In the Constitution, they tried their best to construct a form of government, through a series of checks and balances and a clear division of powers, which would protect individual freedom.
We often forget that the Framers of the Constitution viewed the elected representatives of the people in Congress as the first branch of government. The job of the executive was just that—-to execute the laws Congress had enacted.
Harvard political theorist Danielle Allen notes that
“The legislature is the first branch of government. Its prerogatives are those defended in the Declaration of Independence. The legislature is treated in the first article of the Constitution; the executive, not until the second when The Federalist Papers scrutinize the powers and responsibilities assigned to each branch of government, Alexander Hamilton, James Madison, and John Jay start, in Paper 52, with the legislative branch. The job of the executive—-namely, the president—-is simply that, to execute, and in particular to execute the will of the people.”
Why is the legislature the first branch of government?
In Dr. Allen’s view,
“Because it and only it has the job of expressing the will of the people. In the direct democracy of ancient Athens, the full body of citizens could gather and choose their common direction; then they delegated its execution to their generals and administrators. Our country’s founding generation designed the instrument of ‘representation’ to permit the voters of a mass democracy who could not all gather in one place to express their common will…With the mechanism of representation, they hoped to create a body in which the widely varying views of the population could be filtered and synthesized. Only Congress has this job of generating the will of the people out of a process of deliberation. Only the House of Representatives represents the full people.”

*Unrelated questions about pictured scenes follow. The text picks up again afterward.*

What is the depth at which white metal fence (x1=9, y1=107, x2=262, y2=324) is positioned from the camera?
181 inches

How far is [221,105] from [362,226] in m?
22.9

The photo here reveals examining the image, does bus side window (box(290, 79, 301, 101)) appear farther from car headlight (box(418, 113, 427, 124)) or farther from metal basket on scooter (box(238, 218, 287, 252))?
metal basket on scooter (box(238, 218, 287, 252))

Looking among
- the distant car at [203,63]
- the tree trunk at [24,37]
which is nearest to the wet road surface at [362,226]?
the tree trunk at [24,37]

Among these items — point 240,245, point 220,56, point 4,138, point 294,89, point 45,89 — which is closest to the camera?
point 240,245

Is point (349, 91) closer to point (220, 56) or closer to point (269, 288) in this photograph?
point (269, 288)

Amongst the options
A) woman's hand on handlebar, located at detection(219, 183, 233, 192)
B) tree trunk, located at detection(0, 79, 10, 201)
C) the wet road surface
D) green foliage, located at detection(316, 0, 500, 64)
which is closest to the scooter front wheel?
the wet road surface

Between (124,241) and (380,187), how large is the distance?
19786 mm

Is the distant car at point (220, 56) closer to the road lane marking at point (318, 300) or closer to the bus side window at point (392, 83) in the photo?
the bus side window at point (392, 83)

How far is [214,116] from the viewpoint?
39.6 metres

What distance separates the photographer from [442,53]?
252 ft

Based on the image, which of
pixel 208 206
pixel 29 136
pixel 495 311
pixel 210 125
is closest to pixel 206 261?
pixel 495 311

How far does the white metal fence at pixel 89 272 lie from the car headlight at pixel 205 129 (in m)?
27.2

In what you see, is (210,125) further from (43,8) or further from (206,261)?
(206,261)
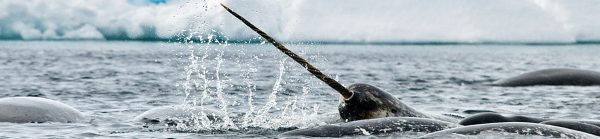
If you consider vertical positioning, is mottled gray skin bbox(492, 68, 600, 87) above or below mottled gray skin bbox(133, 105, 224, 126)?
above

In Federalist 47, James Madison wrote:
“The accumulation of all powers, legislative, executive and judiciary, in the same hands, whether of one, few or many, and whether hereditary, self-appointed or elective, may justly be pronounced the very definition of tyranny. Were the federal Constitution, therefore, really chargeable with the accumulation of power, or with a mixture of powers, having a dangerous tendency to such an accumulation, no further arguments would be necessary to inspire a universal reprobation of the system.”
The political thinker who had the most critical impact upon the thinking of the Founding Fathers was John Locke. Locke repeatedly emphasized his suspicion of government power. He believed that if the authorities violate their trust, the regime should be dissolved.
The political tradition out of which the U.S. Constitution grew repeatedly stressed the importance of limiting the sphere of government.
A founding fear of power
The written and spoken words of the men who led the Revolution give us numerous examples of their fear and suspicion of power and those who held it.
Samuel Adams assertation that
“There is a degree of watchfulness over all men possessed of power or influence upon which the liberties of mankind much depend. It is necessary to guard against the infirmities of the best as well as the wickedness of the worst of men.” Therefore, “Jealousy is the best security of public liberty.”
Are we still fearful of government power and an all-powerful executive as the Founding Fathers were?
Today, it seems, we have adopted a variety of situation ethics——Democrats fear government power when it is in the hands of Republicans, and Republicans fear such power when wielded by Democrats. But when they hold power, both parties enjoy wielding it and expanding it.
Government grows and grows. The Constitution, in effect, be damned.
This is particularly troubling in the case of those who call themselves conservative because a fundamental element of their philosophy is—-or used to be—-limited government. The 19th century British Conservative leader Benjamin Disraeli said that the first thing a conservative must ask himself is what it is he seeks to conserve. Some American conservatives seem to have forgotten.